Selected excerpt:
-=-=-=-=-

As a sort of companion post to Avi’s Jerusalem video, I wanted to share an article I recently came across from the online Asia Times, entitled “Why Israel is the world’s happiest country.”

birth-suicide graph

It’s rare to think of Israel in any terms other than negative ones these days. Our unenviable geographic position, our corrupt government, the almost daily rocket attacks on us, and the current water crisis all give more than ample cause for despair. But then someone like the author of this article comes along and casts an entirely different light on Israel, giving us renewed faith in ourselves and our purpose on earth.

The foundation for the author’s analysis of Israel’s happiness is twofold. He plots a chart (reproduced above) which reflects the suicide rate on the x-axis, and the birth rate on the y-axis of 35 industrial countries; as you can see, Israel is a dramatic outlier on this chart. He also focuses on Israel’s faith and values, contrasting them with those of other modern societies, including Europe, America, and the Muslim world. In all, it’s an anecdotal argument, but rings true nonetheless.  Here are some of the highlights:

Envy surrounds no country on Earth like the state of Israel, and with good reason: by objective measures, Israel is the happiest nation on Earth at the 60th anniversary of its founding. It is one of the wealthiest, freest and best-educated; and it enjoys a higher life expectancy than Germany or the Netherlands. But most remarkable is that Israelis appear to love life and hate death more than any other nation. If history is made not by rational design but by the demands of the human heart, as I argued last week , the light heart of the Israelis in face of continuous danger is a singularity worthy of a closer look….

-=-=-=-=-

Scraped caption data:
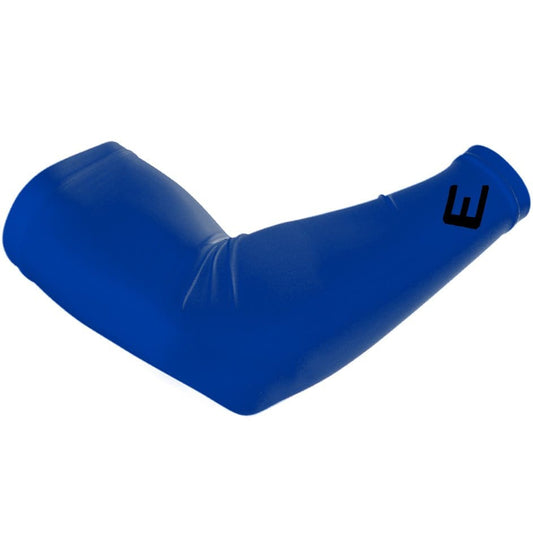 Royal Blue Arm Sleeve - Grit Grind Strength
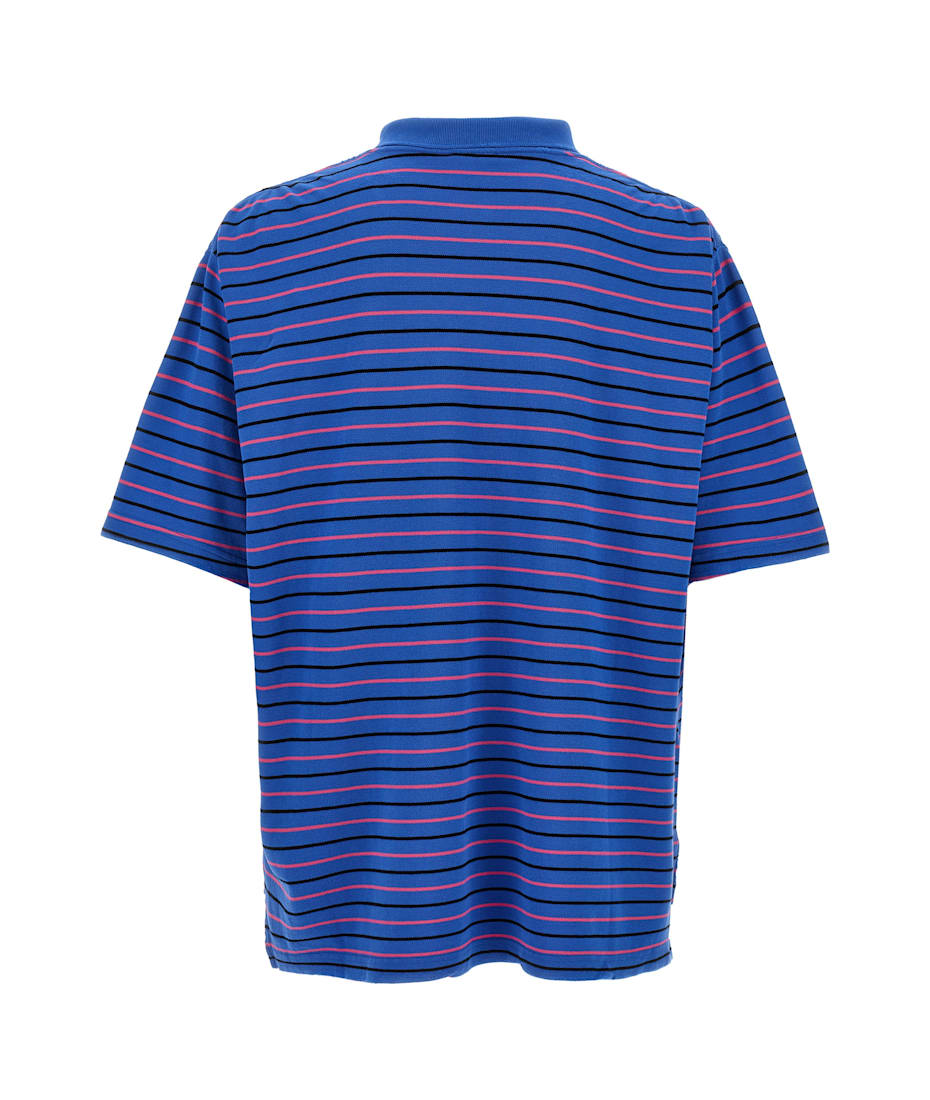 トップス BALENCIAGA 25Summer Laurel Classic Polo Balenciaga Laurel Classic Polo Shirt | Harrods US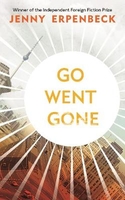 Go,  Went,  Gone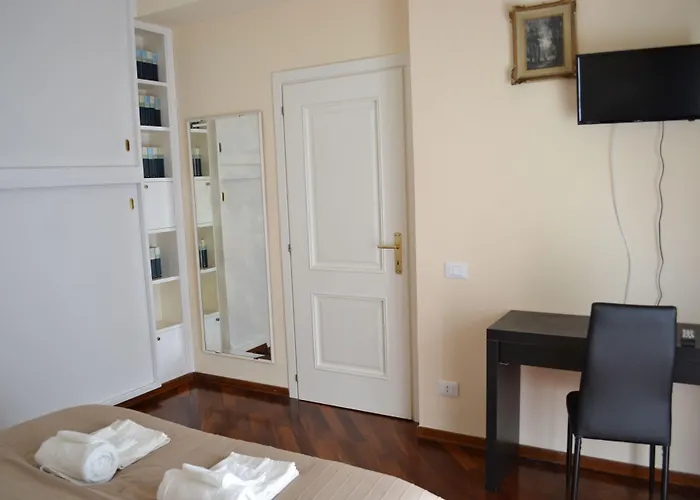 Pensjonat Casa Mia
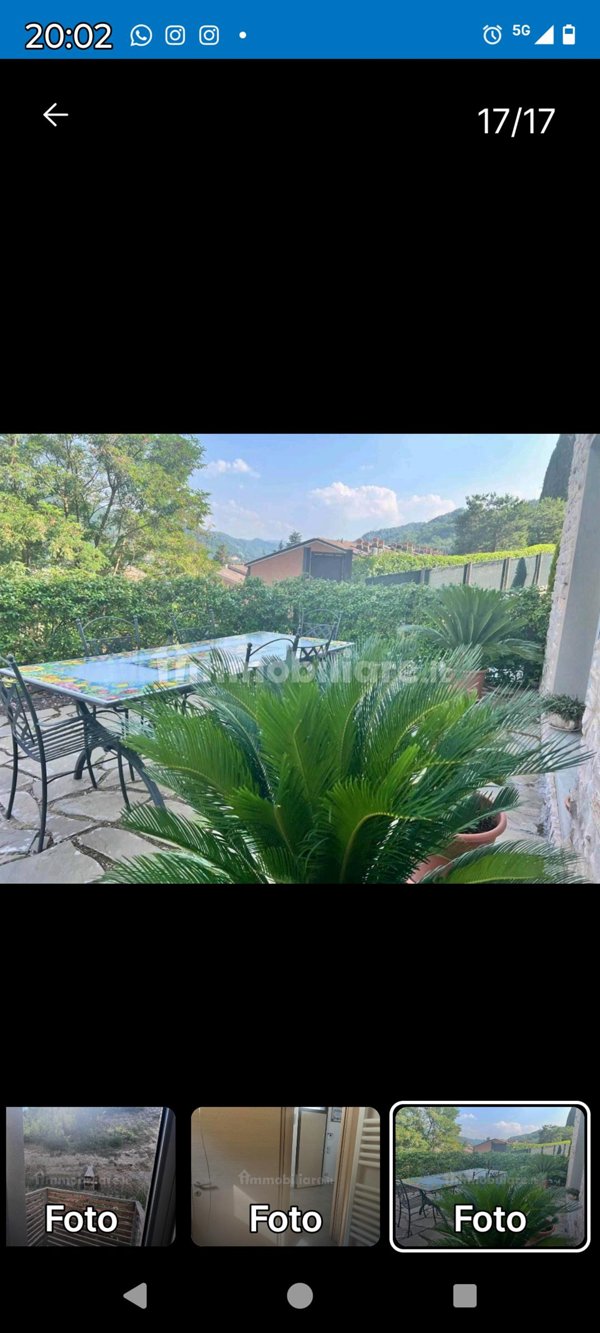 casa indipendente in vendita a Monterenzio in zona Pizzano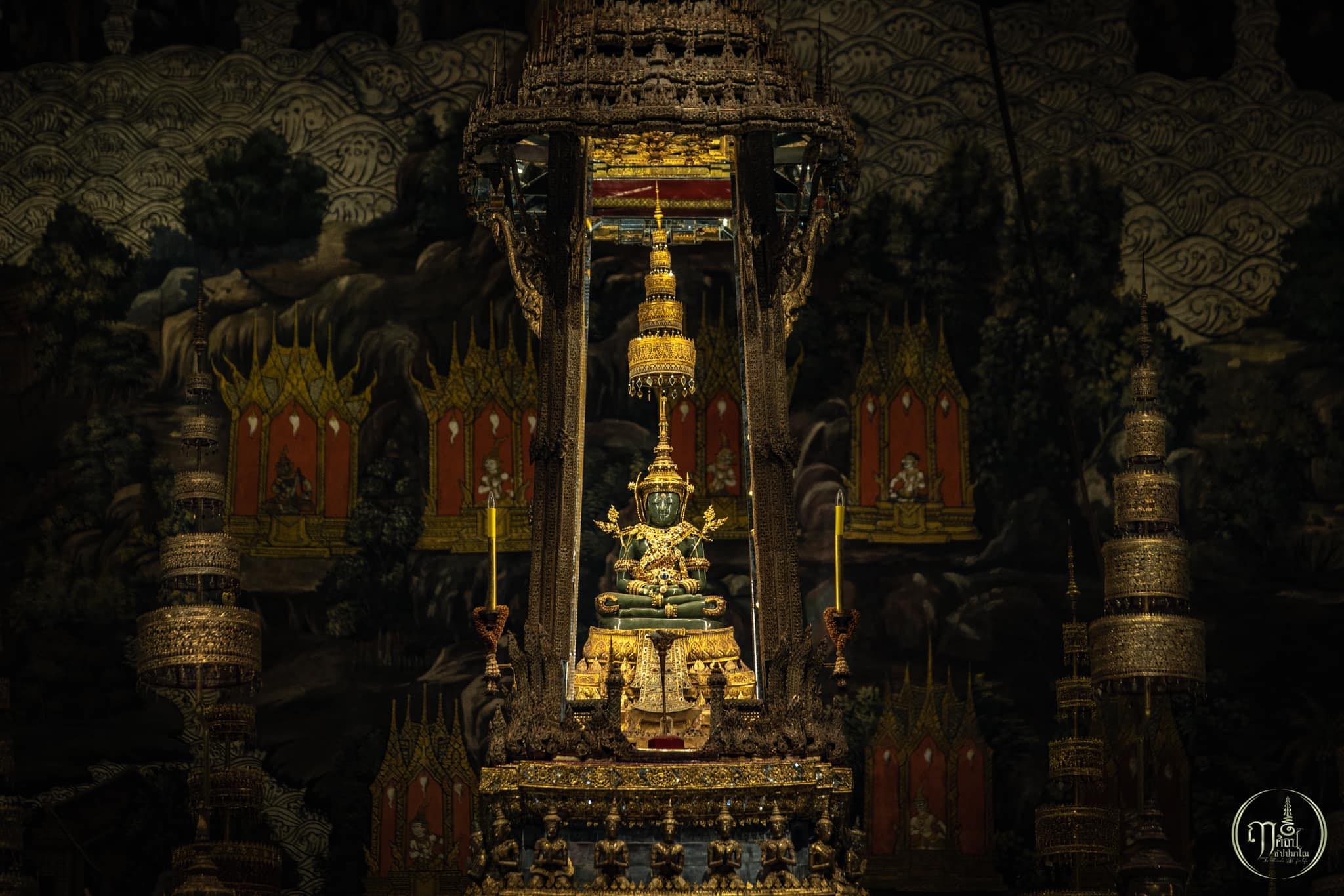 ฤาศิลป์อัปปมาโณ เสริมมงคลชีวิตด้วยศาสตร์และศิลป์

-=-=-=-=-

Using the information:
1. Quote the blog post on Israel's happiness from "birth-suicide graph" to "purpose on earth.".
2. In the blog post on Israel's happiness, how many industrial countries appear on the author's chart?

Answers to the exercise:
1.
birth-suicide graph

It’s rare to think of Israel in any terms other than negative ones these days. Our unenviable geographic position, our corrupt government, the almost daily rocket attacks on us, and the current water crisis all give more than ample cause for despair. But then someone like the author of this article comes along and casts an entirely different light on Israel, giving us renewed faith in ourselves and our purpose on earth.

2. 35